Text block -

The chamber of the Ohio House of Representatives. Credit: Bob Hall / Flickr

Ohio legislators are now weighing two efforts to expand medical cannabis use, one that’s passed the Senate and one that’s passed the House, dramatically increasing the likelihood of some expansion this year. The most recent effort, HB60, which would add autism spectrum disorder to the current list of 21 accepted medical uses, easily passed the Ohio House Wednesday evening 77-14.

“We don’t see a problem with the Senate, in that several senators were reps when we first passed medical,” said Tim Johnson, a cannabis lobbyist and advocate.

“We’re glad to see HB60 pass through to the senate. We’re [also] optimistic about SB261 passing through the House,” said Andy Rayburn, president of the Ohio Medical Cannabis Industry Association.

Last December, a more comprehensive effort to expand medical use, SB261, passed the Senate 26-5. That legislation also includes a plan to consolidate regulation under a single agency, rather than the current split between the Board of Pharmacy and Department of Commerce, significantly increases the number of dispensary licenses, and would more than double the allowed square footage for small, Level II cultivators.

While two bills expanding medical cannabis have each passed a chamber, three bills legalizing adult use await action in the chambers. Two proposed in the House and a third introduced as a result of a statutory petition by voters.

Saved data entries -
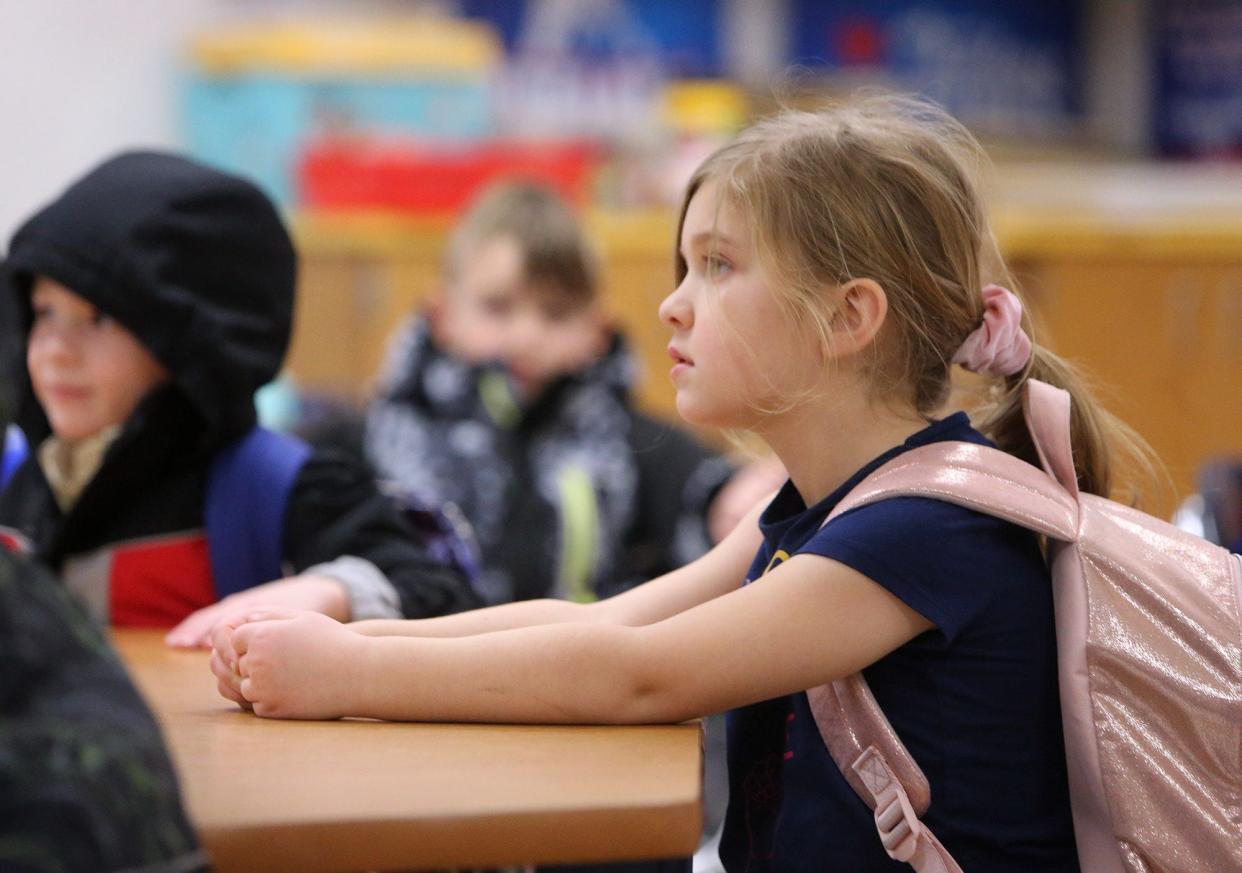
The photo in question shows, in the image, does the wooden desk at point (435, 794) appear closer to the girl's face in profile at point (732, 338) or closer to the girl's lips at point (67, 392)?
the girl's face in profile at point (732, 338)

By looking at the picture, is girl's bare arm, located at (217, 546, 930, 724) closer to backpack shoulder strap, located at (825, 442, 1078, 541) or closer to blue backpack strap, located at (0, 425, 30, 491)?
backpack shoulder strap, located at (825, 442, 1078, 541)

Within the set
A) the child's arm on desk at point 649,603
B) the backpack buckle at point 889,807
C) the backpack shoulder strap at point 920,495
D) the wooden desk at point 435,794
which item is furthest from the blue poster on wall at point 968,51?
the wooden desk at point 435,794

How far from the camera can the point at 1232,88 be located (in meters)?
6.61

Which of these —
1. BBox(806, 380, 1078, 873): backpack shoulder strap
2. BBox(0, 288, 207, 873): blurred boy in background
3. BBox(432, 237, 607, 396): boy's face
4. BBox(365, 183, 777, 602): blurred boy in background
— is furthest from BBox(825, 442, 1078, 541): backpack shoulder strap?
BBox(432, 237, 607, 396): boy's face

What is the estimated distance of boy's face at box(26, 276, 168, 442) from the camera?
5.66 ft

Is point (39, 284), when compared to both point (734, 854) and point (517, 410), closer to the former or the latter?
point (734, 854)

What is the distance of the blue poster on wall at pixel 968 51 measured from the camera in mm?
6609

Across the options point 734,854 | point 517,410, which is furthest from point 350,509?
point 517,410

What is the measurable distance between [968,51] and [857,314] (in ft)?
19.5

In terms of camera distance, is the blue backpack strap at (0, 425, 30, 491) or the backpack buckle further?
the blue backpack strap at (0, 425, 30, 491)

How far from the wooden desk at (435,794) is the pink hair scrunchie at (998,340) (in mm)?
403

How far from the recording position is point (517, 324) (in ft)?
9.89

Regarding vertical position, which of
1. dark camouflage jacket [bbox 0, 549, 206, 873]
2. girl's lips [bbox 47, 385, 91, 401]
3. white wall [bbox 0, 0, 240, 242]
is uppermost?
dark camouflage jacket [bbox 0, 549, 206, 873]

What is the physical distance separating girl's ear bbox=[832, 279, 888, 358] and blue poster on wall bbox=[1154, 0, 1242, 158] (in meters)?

Brief 1 -
In the Ohio cannabis article, which condition would HB60 add to the list of accepted medical uses?
Brief 2 -
Reproduce everything in the Ohio cannabis article from "The chamber of" down to "Cannabis Industry Association.".

Response area 1 -
Autism spectrum disorder.

Response area 2 -
The chamber of the Ohio House of Representatives. Credit: Bob Hall / Flickr

Ohio legislators are now weighing two efforts to expand medical cannabis use, one that’s passed the Senate and one that’s passed the House, dramatically increasing the likelihood of some expansion this year. The most recent effort, HB60, which would add autism spectrum disorder to the current list of 21 accepted medical uses, easily passed the Ohio House Wednesday evening 77-14.

“We don’t see a problem with the Senate, in that several senators were reps when we first passed medical,” said Tim Johnson, a cannabis lobbyist and advocate.

“We’re glad to see HB60 pass through to the senate. We’re [also] optimistic about SB261 passing through the House,” said Andy Rayburn, president of the Ohio Medical Cannabis Industry Association.